Dans l’Est de la République démocratique du Congo, se faire soigner devient un parcours de plus en plus incertain.

Dans les provinces du Nord-Kivu et du Sud-Kivu, les structures de santé sont confrontées à une crise profonde, alimentée par l’insécurité persistante et l’affaiblissement de l’aide humanitaire.

Une évaluation réalisée en septembre 2025 par le Comité international de la Croix-Rouge (CICR) dresse un tableau alarmant : une large majorité des centres de santé manquent de médicaments essentiels et une part importante du personnel soignant a quitté son poste.

Alors que les affrontements armés se poursuivent dans plusieurs zones, les blessés continuent d’arriver dans les hôpitaux et centres de santé, souvent dans des conditions extrêmes.

Mais, une fois sur place, beaucoup découvrent que les soins nécessaires ne peuvent pas leur être administrés.

Dans de nombreux cas, les structures sont privées de médicaments de base et parfois même de personnel qualifié pour assurer une prise en charge adéquate.

Selon le CICR, près de 85 % des établissements évalués connaissent des ruptures de stocks, tandis qu’environ 40 % ont enregistré le départ de soignants, contraints de fuir l’insécurité ou découragés par le manque de soutien.

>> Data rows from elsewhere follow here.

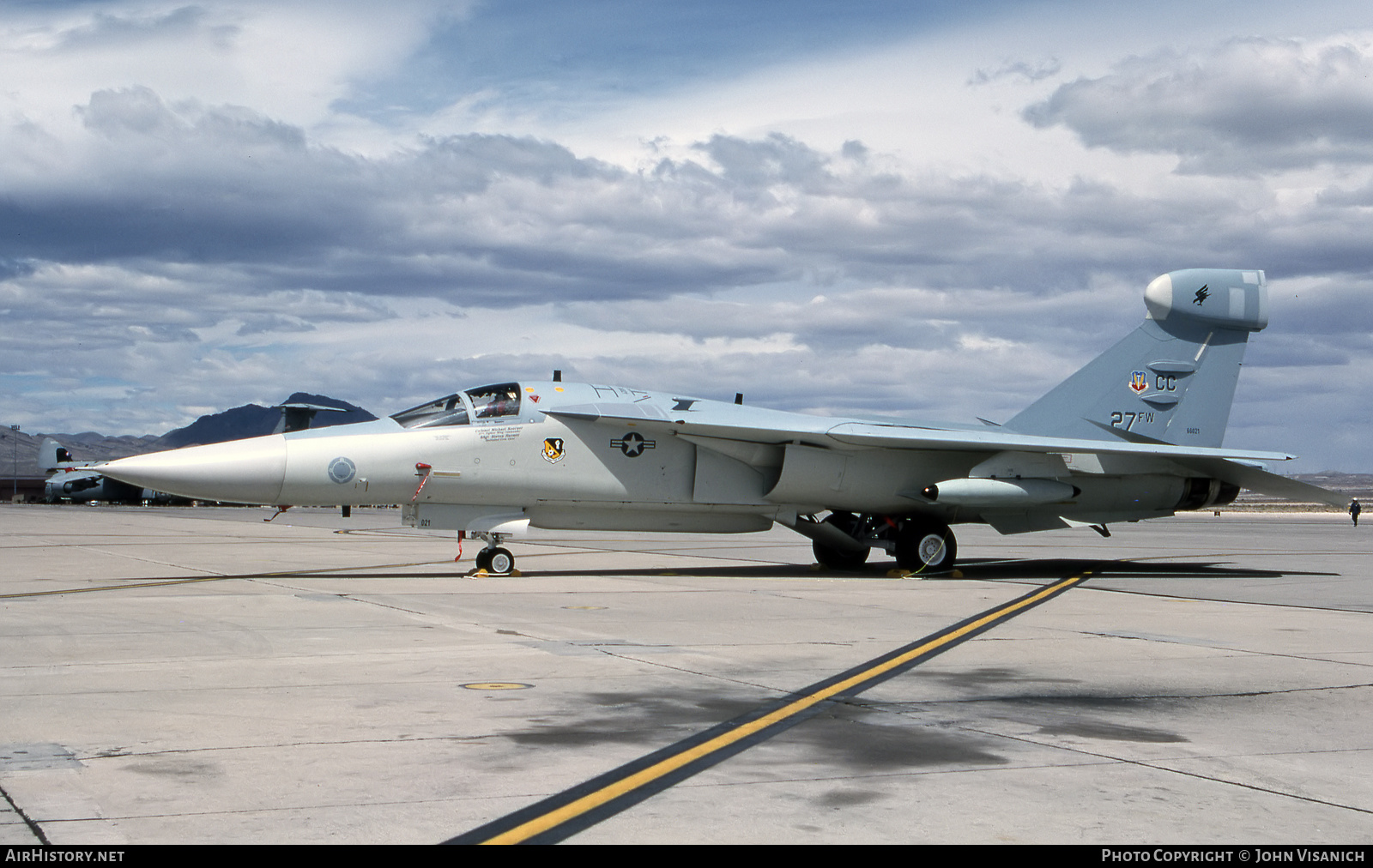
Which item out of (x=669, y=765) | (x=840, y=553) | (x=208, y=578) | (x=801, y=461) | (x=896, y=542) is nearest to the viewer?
(x=669, y=765)

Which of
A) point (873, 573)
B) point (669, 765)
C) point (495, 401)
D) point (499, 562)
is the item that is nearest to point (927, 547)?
point (873, 573)

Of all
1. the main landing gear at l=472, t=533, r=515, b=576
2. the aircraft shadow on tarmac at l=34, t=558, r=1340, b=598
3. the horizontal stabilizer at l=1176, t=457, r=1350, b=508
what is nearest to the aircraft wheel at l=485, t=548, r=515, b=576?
the main landing gear at l=472, t=533, r=515, b=576

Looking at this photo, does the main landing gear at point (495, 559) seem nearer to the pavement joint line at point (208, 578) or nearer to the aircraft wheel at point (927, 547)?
the pavement joint line at point (208, 578)

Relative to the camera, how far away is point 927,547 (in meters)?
18.1

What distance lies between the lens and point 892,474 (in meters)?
17.9

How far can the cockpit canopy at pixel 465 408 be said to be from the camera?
1564 centimetres

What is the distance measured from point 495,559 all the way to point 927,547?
21.5ft

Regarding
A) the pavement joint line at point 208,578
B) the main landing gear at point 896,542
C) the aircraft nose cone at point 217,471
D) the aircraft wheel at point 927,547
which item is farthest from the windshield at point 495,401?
the aircraft wheel at point 927,547

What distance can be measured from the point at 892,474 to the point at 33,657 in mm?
12376

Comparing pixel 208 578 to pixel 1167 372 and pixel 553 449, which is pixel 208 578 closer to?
pixel 553 449

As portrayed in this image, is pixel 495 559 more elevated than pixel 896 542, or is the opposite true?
pixel 896 542

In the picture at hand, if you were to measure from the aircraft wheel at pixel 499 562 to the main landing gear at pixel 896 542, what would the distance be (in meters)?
5.44

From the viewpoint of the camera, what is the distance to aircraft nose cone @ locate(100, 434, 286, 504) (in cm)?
→ 1397
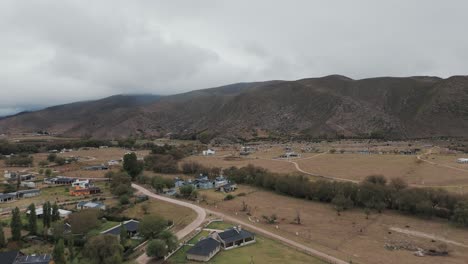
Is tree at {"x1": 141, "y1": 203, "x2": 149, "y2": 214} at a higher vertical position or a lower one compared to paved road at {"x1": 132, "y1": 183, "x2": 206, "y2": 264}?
higher

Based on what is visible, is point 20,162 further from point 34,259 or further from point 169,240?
point 169,240

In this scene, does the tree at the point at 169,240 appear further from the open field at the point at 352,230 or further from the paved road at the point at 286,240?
the open field at the point at 352,230

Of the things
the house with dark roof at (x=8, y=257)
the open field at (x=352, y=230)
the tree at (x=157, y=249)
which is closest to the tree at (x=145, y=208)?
the open field at (x=352, y=230)

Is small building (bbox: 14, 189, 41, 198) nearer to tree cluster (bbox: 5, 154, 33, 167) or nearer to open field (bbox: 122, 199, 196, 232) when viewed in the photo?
open field (bbox: 122, 199, 196, 232)

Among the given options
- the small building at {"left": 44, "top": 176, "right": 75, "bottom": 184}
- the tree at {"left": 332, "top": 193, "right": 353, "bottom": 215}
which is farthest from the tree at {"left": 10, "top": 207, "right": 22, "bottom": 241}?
the tree at {"left": 332, "top": 193, "right": 353, "bottom": 215}

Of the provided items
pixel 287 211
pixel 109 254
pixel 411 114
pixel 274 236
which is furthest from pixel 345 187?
pixel 411 114

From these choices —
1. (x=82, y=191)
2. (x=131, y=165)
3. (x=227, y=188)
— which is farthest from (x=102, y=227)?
(x=131, y=165)

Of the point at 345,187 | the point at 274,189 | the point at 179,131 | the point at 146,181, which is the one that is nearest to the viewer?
the point at 345,187

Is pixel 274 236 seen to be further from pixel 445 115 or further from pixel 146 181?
pixel 445 115

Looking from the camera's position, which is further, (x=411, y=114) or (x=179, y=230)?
(x=411, y=114)
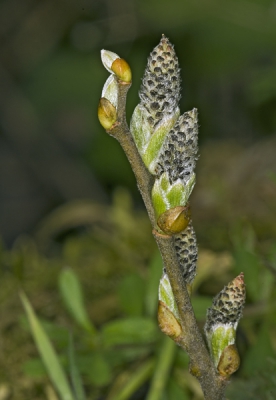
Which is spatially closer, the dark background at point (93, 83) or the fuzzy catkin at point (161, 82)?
the fuzzy catkin at point (161, 82)

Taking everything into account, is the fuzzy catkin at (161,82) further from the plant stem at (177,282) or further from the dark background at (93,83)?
the dark background at (93,83)

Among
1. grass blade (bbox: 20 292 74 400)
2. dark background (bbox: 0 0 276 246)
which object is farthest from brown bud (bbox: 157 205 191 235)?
dark background (bbox: 0 0 276 246)

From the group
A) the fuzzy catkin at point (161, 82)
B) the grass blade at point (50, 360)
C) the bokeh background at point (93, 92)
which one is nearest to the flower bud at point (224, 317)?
the fuzzy catkin at point (161, 82)

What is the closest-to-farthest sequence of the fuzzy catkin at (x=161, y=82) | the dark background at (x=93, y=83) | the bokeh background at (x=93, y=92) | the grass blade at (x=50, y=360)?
the fuzzy catkin at (x=161, y=82) < the grass blade at (x=50, y=360) < the bokeh background at (x=93, y=92) < the dark background at (x=93, y=83)

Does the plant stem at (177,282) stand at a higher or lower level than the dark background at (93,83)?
higher

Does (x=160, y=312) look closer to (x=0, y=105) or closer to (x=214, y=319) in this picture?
(x=214, y=319)
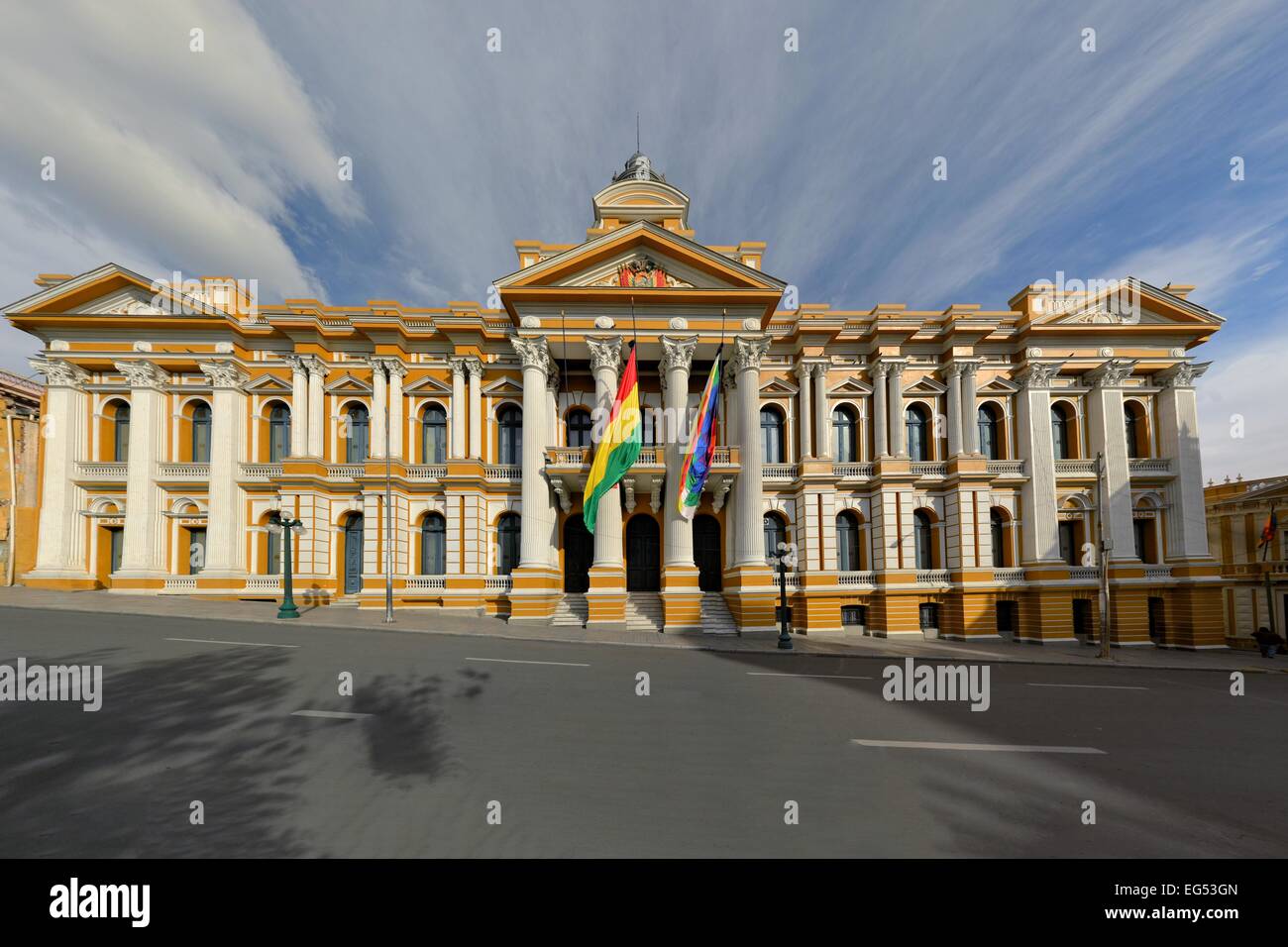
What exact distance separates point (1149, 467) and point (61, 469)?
46605 mm

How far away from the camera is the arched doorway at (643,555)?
2212cm

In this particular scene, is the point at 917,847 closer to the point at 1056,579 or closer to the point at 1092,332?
A: the point at 1056,579

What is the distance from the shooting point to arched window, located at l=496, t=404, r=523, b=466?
2323cm

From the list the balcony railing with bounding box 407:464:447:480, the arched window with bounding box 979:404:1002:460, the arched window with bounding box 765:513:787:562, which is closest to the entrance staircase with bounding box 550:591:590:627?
the balcony railing with bounding box 407:464:447:480

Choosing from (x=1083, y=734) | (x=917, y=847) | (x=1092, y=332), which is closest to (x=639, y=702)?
(x=917, y=847)

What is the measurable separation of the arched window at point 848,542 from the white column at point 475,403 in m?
15.9

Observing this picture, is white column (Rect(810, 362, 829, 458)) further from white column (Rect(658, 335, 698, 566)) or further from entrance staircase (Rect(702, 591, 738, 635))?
entrance staircase (Rect(702, 591, 738, 635))

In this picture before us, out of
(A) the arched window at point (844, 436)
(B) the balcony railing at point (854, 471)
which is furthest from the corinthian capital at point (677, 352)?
(B) the balcony railing at point (854, 471)

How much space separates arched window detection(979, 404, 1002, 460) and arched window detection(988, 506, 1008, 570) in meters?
2.59

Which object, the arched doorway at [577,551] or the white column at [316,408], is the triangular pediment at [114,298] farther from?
the arched doorway at [577,551]

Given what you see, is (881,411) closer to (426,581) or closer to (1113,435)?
(1113,435)

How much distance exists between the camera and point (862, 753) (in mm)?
6594

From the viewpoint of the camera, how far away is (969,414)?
21922mm

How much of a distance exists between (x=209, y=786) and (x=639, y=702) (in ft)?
18.6
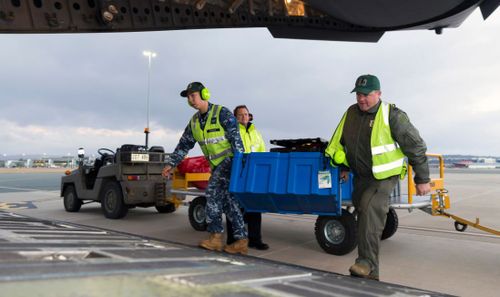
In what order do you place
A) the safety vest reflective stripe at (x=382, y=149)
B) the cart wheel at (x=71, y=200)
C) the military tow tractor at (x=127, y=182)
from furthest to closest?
1. the cart wheel at (x=71, y=200)
2. the military tow tractor at (x=127, y=182)
3. the safety vest reflective stripe at (x=382, y=149)

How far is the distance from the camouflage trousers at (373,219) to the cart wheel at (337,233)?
1394mm

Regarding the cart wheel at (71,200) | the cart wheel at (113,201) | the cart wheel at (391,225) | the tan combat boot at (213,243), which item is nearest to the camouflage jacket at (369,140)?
the tan combat boot at (213,243)

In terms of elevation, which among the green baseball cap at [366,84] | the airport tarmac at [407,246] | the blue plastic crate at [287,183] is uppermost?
the green baseball cap at [366,84]

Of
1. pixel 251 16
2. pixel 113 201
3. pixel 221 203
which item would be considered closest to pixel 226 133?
pixel 221 203

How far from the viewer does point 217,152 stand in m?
4.47

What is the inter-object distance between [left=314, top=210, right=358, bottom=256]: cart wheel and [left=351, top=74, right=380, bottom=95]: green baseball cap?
1989 millimetres

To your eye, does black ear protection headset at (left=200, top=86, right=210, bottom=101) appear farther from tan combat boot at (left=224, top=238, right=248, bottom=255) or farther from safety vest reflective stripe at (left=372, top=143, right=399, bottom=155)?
safety vest reflective stripe at (left=372, top=143, right=399, bottom=155)

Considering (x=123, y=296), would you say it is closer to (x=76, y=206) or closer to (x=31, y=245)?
(x=31, y=245)

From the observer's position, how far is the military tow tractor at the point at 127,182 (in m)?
7.70

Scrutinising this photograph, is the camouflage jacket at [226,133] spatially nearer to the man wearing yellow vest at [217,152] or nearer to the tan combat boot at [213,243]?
the man wearing yellow vest at [217,152]

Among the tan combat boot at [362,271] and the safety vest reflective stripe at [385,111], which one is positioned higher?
the safety vest reflective stripe at [385,111]

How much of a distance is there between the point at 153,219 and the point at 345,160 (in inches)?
218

Les difficultés ne se limitent pas à l’intérieur des structures médicales.

Le transfert des blessés est rendu particulièrement complexe par les combats en cours et les obstacles à la circulation entre les lignes de front. Certains patients parcourent de longues distances à pied, parfois pendant plusieurs jours, dans l’espoir de trouver un hôpital fonctionnel.

D’autres n’y parviennent pas à temps, succombant à des blessures graves avant d’atteindre un centre capable de les soigner.

Depuis le début de l’année 2025, plus de sept structures de santé sur dix parmi celles évaluées ont reçu des blessés par armes.

Les pénuries touchent surtout des médicaments considérés comme vitaux, notamment les vaccins, les antipaludiques, les traitements contre le VIH et la tuberculose, ainsi que les kits destinés à la prise en charge des victimes de violences sexuelles.

Même lorsque ces produits sont disponibles sur les marchés, leur acheminement reste difficile.

L’insécurité sur les axes routiers et la multiplication des points de contrôle alourdissent les coûts de transport et retardent l’approvisionnement, rendant les médicaments inaccessibles pour de nombreuses structures rurales.

À cette crise sanitaire s’ajoute la pression exercée par les déplacements massifs de populations.

Depuis janvier 2025, la quasi-totalité des aires de santé du Nord-Kivu et du Sud-Kivu a accueilli des milliers de déplacés internes.

Ces familles, souvent arrivées sans ressources après avoir fui les violences, peinent à accéder aux soins.

Faute d’argent, certains malades restent chez eux malgré la gravité de leur état, une situation qui contribue à l’augmentation des décès au sein des communautés.

Dans ce contexte, le CICR rappelle que le droit international humanitaire garantit aux blessés et aux malades l’accès aux soins, et impose la protection du personnel et des infrastructures médicales.

L’organisation souligne également la responsabilité des parties au conflit dans la satisfaction des besoins essentiels des populations civiles vivant sous leur contrôle.

Elle appelle à une mobilisation urgente pour préserver le fonctionnement des structures de santé, sécuriser le transfert des patients et garantir l’approvisionnement en intrants médicaux.

Face à l’ampleur des besoins, le CICR se dit disposé à poursuivre son rôle d’intermédiaire neutre afin de faciliter l’acheminement des médicaments à travers les zones affectées par les combats.

Pour l’organisation, l’enjeu est vital : sans action concertée et rapide, des milliers de personnes dans l’est de la RDC risquent de se retrouver durablement privées de soins de santé essentiels.